-- WORK TO COMPLETE --
Return, unchanged, the rows starting with the line that contains "In the context" and going on through the line that contains "12109 millimetres", with both of those lines included.

═══ ENTRIES SUPPLIED

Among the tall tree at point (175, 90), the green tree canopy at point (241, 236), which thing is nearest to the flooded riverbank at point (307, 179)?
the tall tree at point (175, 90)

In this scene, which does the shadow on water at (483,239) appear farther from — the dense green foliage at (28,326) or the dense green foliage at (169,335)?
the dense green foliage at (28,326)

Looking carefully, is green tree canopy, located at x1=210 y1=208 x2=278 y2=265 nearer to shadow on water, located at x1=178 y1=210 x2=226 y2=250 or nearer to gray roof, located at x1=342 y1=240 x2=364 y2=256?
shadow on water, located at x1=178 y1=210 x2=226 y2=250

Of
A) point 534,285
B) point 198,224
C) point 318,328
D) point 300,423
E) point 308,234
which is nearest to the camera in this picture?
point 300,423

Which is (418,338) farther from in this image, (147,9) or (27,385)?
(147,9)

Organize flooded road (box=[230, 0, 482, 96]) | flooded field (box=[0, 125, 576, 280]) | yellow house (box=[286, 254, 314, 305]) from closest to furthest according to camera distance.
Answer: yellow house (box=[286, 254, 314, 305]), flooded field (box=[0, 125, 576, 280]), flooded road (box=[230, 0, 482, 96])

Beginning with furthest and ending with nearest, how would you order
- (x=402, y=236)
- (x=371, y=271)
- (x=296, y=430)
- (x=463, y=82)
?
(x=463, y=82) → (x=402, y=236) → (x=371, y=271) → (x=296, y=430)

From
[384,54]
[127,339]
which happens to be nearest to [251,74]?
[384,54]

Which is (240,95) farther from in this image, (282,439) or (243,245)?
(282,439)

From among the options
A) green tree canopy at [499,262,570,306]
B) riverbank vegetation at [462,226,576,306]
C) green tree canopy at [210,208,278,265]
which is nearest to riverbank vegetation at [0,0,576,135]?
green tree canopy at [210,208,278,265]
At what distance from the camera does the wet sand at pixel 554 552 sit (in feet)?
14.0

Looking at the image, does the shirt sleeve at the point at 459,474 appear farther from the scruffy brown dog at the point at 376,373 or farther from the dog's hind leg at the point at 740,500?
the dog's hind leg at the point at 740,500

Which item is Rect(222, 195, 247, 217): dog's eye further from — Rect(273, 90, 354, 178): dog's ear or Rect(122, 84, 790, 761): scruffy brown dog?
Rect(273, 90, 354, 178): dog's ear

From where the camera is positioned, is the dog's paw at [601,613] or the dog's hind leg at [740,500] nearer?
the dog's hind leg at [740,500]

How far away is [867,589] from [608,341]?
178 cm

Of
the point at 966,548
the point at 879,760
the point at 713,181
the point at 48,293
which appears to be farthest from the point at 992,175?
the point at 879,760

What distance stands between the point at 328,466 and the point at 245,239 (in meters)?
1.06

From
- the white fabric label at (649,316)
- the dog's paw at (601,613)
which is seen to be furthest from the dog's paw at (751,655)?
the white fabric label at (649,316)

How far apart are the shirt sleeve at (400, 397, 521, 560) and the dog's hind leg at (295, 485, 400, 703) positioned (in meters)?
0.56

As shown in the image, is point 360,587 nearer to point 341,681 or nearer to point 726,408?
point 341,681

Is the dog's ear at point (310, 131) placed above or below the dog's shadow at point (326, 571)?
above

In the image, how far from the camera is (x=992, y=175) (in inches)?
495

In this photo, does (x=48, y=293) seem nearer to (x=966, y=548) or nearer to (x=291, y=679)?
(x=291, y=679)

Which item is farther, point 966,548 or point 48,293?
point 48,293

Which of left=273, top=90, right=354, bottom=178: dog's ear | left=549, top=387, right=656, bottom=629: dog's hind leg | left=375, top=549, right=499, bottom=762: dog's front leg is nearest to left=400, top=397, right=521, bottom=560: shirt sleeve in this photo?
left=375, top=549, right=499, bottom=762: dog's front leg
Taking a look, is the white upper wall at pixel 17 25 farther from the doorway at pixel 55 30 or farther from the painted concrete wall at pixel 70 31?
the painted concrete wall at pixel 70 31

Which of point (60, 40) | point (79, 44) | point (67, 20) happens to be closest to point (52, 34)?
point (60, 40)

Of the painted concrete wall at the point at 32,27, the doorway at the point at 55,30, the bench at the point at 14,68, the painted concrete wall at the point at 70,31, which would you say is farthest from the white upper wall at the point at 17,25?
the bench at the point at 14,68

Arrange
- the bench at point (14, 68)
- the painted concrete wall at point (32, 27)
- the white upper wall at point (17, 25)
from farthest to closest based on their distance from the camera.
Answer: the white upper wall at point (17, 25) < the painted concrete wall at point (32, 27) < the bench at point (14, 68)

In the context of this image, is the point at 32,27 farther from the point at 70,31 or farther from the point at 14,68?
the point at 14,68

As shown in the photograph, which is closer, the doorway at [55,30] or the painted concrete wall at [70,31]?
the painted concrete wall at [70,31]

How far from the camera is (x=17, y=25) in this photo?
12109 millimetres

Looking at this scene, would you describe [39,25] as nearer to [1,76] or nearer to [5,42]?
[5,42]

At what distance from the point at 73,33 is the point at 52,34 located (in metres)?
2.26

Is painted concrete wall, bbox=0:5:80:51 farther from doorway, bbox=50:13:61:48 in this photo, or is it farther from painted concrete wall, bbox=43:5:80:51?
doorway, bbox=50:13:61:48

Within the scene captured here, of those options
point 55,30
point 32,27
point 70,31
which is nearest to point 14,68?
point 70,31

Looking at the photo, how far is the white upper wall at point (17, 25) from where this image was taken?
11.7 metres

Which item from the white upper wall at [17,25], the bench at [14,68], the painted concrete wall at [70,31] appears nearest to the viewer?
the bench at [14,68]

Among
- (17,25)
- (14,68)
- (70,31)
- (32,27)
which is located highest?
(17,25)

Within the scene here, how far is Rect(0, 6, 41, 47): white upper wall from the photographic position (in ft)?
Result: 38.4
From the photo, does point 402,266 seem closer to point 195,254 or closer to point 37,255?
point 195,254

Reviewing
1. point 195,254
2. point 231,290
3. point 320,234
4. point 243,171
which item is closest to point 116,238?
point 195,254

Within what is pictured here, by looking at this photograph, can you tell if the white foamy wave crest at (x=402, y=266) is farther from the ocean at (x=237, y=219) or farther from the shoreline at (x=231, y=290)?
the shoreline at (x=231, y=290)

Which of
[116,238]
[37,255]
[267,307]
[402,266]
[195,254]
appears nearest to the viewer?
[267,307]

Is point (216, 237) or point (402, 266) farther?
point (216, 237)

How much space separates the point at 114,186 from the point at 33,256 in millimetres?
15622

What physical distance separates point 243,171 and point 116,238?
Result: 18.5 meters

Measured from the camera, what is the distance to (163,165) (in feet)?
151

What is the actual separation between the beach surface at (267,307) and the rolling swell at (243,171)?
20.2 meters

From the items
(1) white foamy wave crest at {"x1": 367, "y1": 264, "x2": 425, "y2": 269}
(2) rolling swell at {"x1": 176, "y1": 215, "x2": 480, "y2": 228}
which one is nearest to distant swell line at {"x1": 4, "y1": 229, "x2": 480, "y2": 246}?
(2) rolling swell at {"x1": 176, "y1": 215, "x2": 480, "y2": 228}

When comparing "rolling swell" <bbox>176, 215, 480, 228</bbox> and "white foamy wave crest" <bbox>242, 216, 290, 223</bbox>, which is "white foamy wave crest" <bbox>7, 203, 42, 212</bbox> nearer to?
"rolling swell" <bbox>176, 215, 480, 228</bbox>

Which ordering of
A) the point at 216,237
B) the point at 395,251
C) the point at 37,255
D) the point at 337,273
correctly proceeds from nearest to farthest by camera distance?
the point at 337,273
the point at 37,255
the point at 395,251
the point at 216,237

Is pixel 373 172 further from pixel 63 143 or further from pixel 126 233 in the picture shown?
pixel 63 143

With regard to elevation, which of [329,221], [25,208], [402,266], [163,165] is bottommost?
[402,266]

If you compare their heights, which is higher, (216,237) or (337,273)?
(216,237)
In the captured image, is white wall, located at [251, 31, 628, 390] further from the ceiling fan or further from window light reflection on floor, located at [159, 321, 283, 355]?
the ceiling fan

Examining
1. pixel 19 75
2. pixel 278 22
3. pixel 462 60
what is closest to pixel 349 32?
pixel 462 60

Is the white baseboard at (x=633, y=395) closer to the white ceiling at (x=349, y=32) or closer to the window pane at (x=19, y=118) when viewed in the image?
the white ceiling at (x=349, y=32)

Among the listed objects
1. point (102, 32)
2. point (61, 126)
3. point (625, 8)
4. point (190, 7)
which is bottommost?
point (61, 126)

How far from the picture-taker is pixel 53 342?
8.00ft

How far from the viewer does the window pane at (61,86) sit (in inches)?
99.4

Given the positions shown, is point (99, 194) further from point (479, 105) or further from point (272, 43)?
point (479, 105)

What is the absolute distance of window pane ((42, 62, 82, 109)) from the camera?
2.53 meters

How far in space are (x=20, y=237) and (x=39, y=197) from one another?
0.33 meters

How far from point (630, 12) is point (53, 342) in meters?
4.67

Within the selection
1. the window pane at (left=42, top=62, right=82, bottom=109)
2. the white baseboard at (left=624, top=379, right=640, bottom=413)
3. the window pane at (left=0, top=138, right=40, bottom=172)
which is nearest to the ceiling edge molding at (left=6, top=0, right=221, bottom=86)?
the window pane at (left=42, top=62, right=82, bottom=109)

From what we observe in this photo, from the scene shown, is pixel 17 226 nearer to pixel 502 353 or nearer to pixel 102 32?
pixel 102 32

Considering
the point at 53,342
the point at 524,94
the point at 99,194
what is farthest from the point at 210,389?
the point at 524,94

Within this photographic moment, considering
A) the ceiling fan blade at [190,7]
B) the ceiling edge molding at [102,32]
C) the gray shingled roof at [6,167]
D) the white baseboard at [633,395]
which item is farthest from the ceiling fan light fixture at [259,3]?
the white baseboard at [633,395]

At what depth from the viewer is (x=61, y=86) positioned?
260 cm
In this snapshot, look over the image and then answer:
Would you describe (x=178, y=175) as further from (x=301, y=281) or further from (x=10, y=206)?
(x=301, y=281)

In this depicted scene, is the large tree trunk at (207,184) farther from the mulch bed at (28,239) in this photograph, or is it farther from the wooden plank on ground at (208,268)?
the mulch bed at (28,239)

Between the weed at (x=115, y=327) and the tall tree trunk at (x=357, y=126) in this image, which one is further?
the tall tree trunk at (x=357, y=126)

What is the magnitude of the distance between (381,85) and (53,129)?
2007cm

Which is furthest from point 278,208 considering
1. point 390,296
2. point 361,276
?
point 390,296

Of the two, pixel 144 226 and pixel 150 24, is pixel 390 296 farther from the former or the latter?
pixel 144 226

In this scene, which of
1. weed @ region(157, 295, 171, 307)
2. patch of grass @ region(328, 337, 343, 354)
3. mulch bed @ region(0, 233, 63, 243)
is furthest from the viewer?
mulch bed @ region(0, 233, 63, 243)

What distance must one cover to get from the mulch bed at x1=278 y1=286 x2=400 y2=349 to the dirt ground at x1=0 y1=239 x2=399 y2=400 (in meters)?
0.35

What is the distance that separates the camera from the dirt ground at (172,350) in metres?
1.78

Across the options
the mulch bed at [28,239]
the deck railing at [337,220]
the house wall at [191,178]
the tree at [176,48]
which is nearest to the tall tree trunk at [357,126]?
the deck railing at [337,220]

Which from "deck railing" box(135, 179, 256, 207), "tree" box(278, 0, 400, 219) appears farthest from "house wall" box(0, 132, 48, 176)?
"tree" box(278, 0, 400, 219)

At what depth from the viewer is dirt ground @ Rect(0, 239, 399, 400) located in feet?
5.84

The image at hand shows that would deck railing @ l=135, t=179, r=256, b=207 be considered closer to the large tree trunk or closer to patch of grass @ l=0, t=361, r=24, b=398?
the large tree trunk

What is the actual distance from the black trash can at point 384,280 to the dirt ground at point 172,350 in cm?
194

══════

-- WRITTEN ANSWER --
In the context of this image, is the point at 32,27 farther from the point at 70,31 or farther from the point at 14,68?
the point at 14,68

As shown in the photograph, which is closer, the doorway at [55,30] or the painted concrete wall at [70,31]?
the painted concrete wall at [70,31]

How far from the camera is (x=17, y=25) in this photo?
12109 millimetres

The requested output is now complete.